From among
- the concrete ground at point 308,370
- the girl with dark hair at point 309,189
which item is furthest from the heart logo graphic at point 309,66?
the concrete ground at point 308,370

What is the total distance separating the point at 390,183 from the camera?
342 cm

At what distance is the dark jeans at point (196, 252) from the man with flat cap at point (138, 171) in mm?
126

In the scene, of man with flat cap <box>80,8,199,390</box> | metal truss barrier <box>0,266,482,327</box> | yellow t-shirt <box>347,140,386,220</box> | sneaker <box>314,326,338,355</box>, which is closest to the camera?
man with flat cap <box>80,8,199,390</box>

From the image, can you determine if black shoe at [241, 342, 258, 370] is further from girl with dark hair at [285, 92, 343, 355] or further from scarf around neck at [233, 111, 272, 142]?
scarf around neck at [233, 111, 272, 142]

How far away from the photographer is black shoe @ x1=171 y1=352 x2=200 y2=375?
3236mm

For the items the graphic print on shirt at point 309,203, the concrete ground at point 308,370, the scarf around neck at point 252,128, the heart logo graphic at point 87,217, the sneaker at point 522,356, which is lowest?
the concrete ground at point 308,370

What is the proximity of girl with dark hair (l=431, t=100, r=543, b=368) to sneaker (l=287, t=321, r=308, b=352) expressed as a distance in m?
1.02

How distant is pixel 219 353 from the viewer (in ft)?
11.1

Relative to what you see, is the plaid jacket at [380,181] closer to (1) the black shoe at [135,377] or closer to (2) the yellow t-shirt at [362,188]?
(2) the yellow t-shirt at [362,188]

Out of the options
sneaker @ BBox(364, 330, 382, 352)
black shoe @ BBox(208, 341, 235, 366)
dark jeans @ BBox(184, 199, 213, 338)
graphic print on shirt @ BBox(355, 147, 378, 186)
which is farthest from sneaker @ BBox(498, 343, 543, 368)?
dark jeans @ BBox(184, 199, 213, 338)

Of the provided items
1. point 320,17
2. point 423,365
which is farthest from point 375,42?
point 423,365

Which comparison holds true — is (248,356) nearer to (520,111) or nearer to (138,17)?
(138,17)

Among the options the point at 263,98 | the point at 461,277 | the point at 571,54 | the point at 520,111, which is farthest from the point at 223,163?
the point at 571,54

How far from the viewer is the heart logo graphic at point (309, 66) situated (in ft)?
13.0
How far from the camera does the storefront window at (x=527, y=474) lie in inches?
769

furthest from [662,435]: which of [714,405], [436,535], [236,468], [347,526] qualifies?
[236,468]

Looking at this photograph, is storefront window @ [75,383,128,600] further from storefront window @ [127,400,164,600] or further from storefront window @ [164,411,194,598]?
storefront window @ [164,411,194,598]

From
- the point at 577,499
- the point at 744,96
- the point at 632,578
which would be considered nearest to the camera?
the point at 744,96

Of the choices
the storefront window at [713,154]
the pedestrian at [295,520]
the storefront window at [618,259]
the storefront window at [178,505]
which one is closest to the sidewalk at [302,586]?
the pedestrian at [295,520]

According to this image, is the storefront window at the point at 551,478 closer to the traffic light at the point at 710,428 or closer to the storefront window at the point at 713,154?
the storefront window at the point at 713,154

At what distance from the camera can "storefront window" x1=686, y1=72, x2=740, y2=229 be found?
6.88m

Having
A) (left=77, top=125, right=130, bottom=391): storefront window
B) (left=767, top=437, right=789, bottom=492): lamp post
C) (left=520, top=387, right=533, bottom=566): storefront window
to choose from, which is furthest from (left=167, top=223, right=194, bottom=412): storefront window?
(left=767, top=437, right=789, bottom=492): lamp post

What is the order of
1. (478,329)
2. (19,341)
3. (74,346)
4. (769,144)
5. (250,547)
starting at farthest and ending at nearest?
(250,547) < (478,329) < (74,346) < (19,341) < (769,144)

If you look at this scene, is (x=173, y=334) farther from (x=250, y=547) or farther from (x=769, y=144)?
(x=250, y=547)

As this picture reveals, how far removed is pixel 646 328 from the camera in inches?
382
---+---
Output the data as a Markdown table with the columns Row and Data line, starting at the line that contains "As this picture" and ending at the final line of the data. Number each row and leave out blank lines.

## RESULT
| Row | Data line |
|---|---|
| 1 | As this picture reveals, how far removed is pixel 646 328 from the camera in inches? |
| 2 | 382 |